* Work required
Please print every one of the entries below again, word for word and unchanged.

###

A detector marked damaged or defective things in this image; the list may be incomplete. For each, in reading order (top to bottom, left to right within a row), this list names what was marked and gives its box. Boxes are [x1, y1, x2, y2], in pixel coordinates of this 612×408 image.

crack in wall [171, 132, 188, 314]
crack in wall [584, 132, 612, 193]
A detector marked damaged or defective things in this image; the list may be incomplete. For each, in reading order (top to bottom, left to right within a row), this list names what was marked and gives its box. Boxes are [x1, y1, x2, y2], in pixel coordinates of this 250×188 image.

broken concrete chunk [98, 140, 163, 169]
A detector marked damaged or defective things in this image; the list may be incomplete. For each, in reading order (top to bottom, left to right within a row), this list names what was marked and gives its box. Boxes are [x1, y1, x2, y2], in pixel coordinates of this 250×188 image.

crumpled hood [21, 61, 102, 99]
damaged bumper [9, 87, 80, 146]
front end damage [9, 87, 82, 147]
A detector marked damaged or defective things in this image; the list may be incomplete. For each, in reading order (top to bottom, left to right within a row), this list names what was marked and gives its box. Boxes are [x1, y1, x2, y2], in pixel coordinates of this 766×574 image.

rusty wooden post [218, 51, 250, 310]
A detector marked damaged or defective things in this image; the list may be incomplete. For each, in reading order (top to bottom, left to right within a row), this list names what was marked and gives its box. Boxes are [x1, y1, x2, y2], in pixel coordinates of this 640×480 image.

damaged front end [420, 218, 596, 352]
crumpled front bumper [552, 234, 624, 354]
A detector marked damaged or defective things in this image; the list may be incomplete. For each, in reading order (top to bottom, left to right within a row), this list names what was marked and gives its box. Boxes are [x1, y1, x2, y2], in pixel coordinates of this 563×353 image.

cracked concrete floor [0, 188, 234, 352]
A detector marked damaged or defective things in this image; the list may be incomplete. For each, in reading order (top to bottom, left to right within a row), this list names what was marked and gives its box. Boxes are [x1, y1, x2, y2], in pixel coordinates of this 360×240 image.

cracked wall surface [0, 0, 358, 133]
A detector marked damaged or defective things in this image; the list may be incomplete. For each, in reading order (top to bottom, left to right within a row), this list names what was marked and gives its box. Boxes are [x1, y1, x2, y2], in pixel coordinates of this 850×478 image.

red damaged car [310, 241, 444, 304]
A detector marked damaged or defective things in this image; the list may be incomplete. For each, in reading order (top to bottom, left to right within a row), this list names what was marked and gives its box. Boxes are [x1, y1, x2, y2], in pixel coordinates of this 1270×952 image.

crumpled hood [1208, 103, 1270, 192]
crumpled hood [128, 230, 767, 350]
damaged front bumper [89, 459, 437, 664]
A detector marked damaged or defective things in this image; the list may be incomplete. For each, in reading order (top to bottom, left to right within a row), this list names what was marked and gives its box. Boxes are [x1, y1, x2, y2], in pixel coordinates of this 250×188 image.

###

* Answer to the task
A detector marked damaged or defective things in this image; the list may be incomplete. For each, in reading order (top to bottom, left to right within a row), this list names what was marked and gives its box. Boxes are [x1, y1, x2, y2], in pixel coordinates of this 612×408 image.

crack in wall [171, 132, 188, 314]
crack in wall [584, 132, 612, 193]
A detector marked damaged or defective things in this image; the list may be incomplete. For each, in reading order (top to bottom, left to right within a row), this list names what was marked and gives its box. Boxes are [x1, y1, x2, y2], in pixel coordinates of this 250×188 image.

broken concrete chunk [98, 140, 163, 169]
A detector marked damaged or defective things in this image; the list may be incomplete. For each, in reading order (top to bottom, left to right within a row), this list names what was marked and gives its box. Boxes are [x1, y1, x2, y2], in pixel coordinates of this 250×188 image.

crumpled hood [21, 61, 102, 99]
damaged bumper [9, 87, 80, 146]
front end damage [9, 87, 82, 147]
A detector marked damaged or defective things in this image; the list may be incomplete. For each, in reading order (top to bottom, left to right within a row), this list names what was marked and gives its box. Boxes are [x1, y1, x2, y2], in pixel coordinates of this 766×574 image.

rusty wooden post [218, 51, 250, 310]
A detector marked damaged or defective things in this image; the list may be incomplete. For each, in reading order (top to bottom, left to right within a row), this list names what was marked and gives its box. Boxes are [x1, y1, x2, y2], in pixel coordinates of this 640×480 image.

damaged front end [420, 218, 596, 352]
crumpled front bumper [552, 234, 624, 354]
A detector marked damaged or defective things in this image; the list may be incomplete. For each, in reading order (top to bottom, left to right within a row), this list names what was marked and gives its box. Boxes are [x1, y1, x2, y2], in pixel coordinates of this 563×353 image.

cracked concrete floor [0, 188, 234, 352]
A detector marked damaged or defective things in this image; the list may be incomplete. For each, in reading order (top to bottom, left to right within a row), this list names what was marked and gives its box. Boxes are [x1, y1, x2, y2], in pixel coordinates of this 360×240 image.

cracked wall surface [0, 0, 358, 133]
A detector marked damaged or defective things in this image; the list may be incomplete. For each, in reading order (top to bottom, left to right within a row), this list names what was marked and gives its box. Boxes are [x1, y1, x2, y2], in pixel coordinates of this 850×478 image.

red damaged car [310, 241, 444, 304]
A detector marked damaged or defective things in this image; the list may be incomplete. For each, in reading order (top to bottom, left to right within a row), this list names what was marked and gives its box. Boxes are [x1, y1, x2, y2], in pixel coordinates of this 1270×952 image.

crumpled hood [1208, 103, 1270, 192]
crumpled hood [128, 230, 767, 350]
damaged front bumper [89, 459, 437, 664]
A detector marked damaged or defective things in this image; the list may be incomplete. For each, in reading order (top to bottom, left to right within a row), this list names what was marked and gives its box. Boxes are [x1, y1, x2, y2], in pixel coordinates of this 250×188 image.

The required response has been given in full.